I know that we cannot keep the petition open, and we have agreed to deal with it as we have discussed. I know that the Government is trying to do something about the situation. I am simply suggesting that we seek the petitioner’s view and feed it in to the Government—that is important when something is being piloted—rather than keeping the petition open.

Nanette Milne

I agree with Rhoda Grant. I first heard about the on-going situation with CHAS at the cross-party group on muscular dystrophy, which was attended by people from Action Duchenne. People with Duchenne muscular dystrophy are now surviving into adulthood, and it is exactly right to highlight—as Rhoda Grant has—that such people may need respite care. Ultimately, they may need palliative care too, but respite was quite a significant element of what was discussed with Action Duchenne at the cross-party group. If I remember rightly, the petition arose from one of those people.

The Convener

The petition has come to us and we have progressed it. We have communicated with the petitioner and let them know what we are doing. I am focusing on how we have dealt with the petition, and I am struggling to see what more we can do.

One of the recommendations in the committee’s report states:

“The Committee welcomes the joint work that the Scottish Government and CHAS are currently undertaking to look at how respite services for young adults can be improved and increased.”

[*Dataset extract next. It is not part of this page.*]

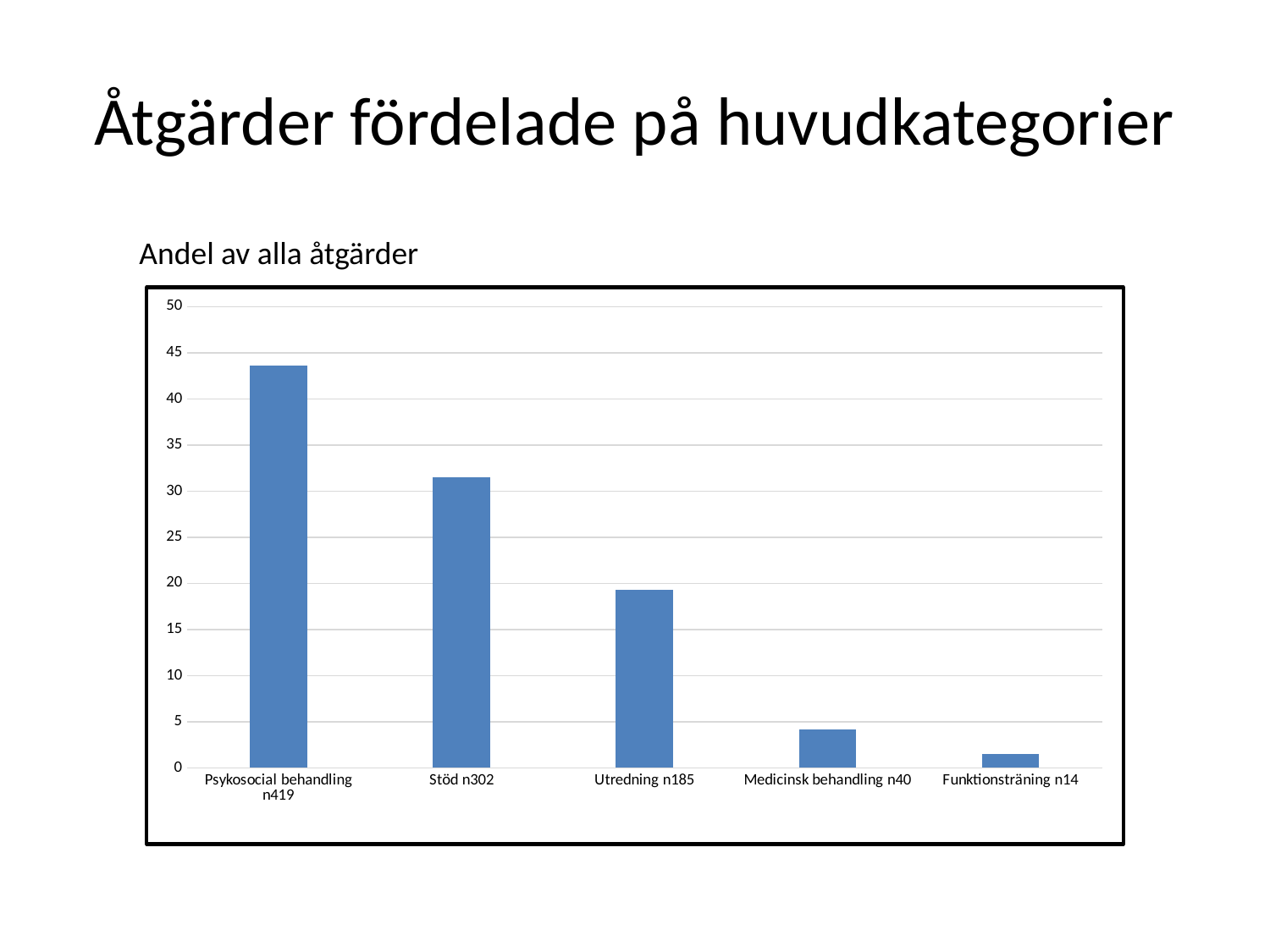
Is the value for Stöd n302 greater or less than 30? greater What is the maximum value shown on the y axis of the chart? 50 Which category has the highest value in the chart? Psykosocial behandling n419 Do the values rise or fall from left to right along the x axis? fall Which is larger, the value for Stöd n302 or the value for Utredning n185? Stöd n302 What kind of chart is shown on the slide? bar chart How many categories are shown on the x axis of the chart? 5 What is the title of the chart? Andel av alla åtgärder Which category has the lowest value in the chart? Funktionsträning n14 Is the value for Utredning n185 greater or less than 20? less Is the value for Medicinsk behandling n40 greater or less than 5? less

CHAS commented on the importance of respite in its report. The petitioners’ concerns have been addressed by the committee in its report and recommendations, and in its evidence taking. I do not know what more we can do. We have had a response from the cabinet secretary and there is work going on, with pilots taking place. The issue is under consideration, and people can make representations to the Government on the matter.

Mike MacKenzie

I agree absolutely with what you are saying, convener, and I was greatly reassured by what the cabinet secretary said. I wonder whether it would help, given that we will discuss our legacy paper later in the meeting, to agree to let the petitioner know that the committee is looking forward to the outcome of the work that is taking place on the issue in general, including respite. We can ask our successor committee to revisit or monitor the issue at an appropriate point in the future. That may reassure Rhoda Grant and Nanette Milne, and the petitioner.

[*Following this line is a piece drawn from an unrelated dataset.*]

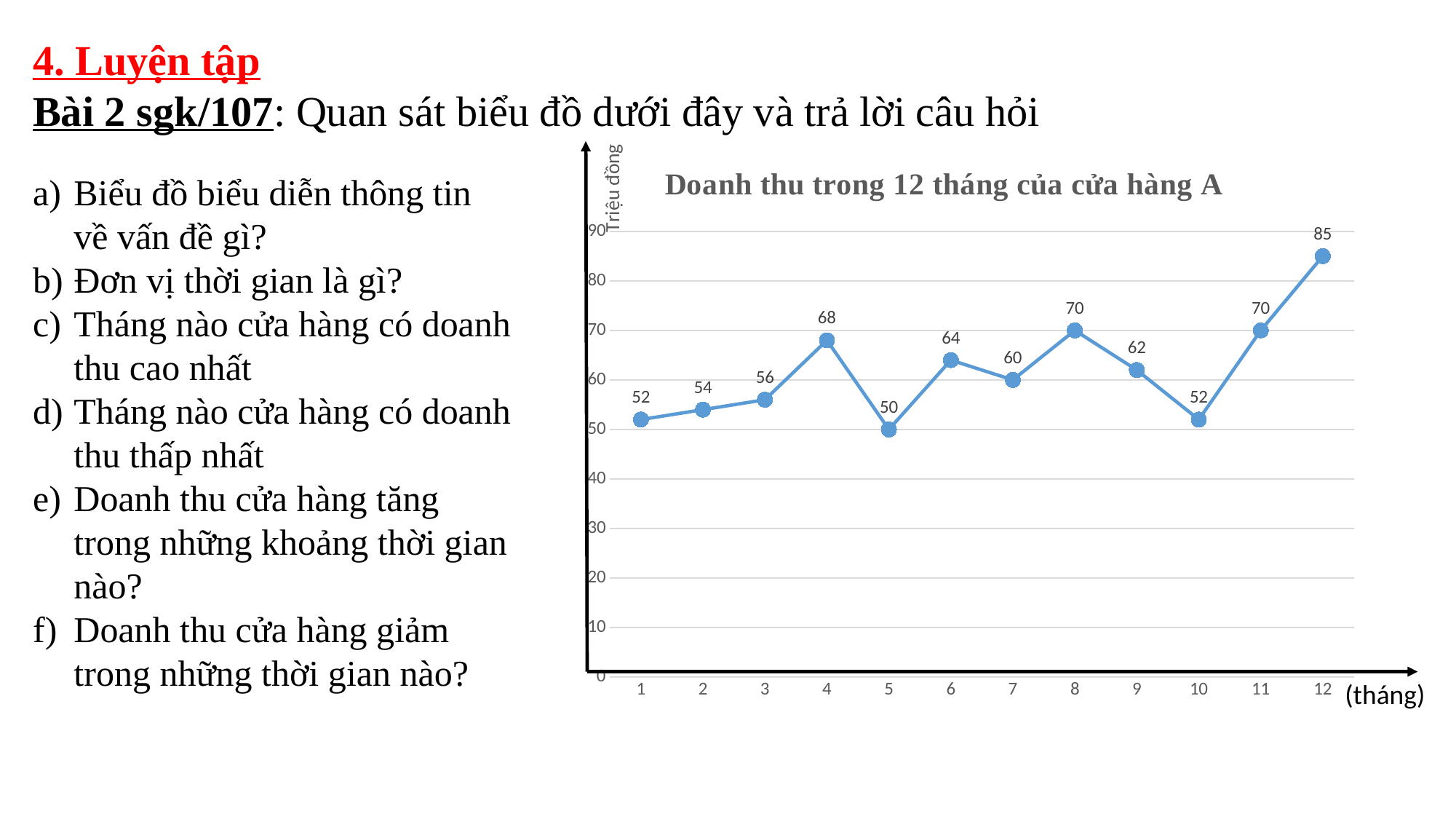
What is the difference between the revenue in month 4 and month 5? 18 Which month has the lowest revenue? 5 What is the revenue for month 8? 70 What kind of chart is shown on the slide? line chart What is the difference between the revenue in month 12 and month 11? 15 What is the revenue for month 5? 50 How many months are plotted on the chart? 12 Which is larger, the revenue in month 6 or month 7? month 6 Which month has the highest revenue? 12 What is the revenue for month 12? 85 What is the title of the chart? Doanh thu trong 12 tháng của cửa hàng A Is the revenue for month 9 greater or less than 70? less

The committee has done a good job on this.

Nanette Milne

We should close the petition. There is no point in keeping it open, because we have done everything that was asked of us. I quite like Mike MacKenzie’s suggestion that we put a small paragraph on the matter in our legacy paper.

Agreed.

Does that help?

Yes. If the petitioner wants to submit comments to the Scottish Government, they can do so.

The Convener

Or to the committee.

As was agreed at our previous meeting, we now move into private session.

10:23 Meeting continued in private until 11:23.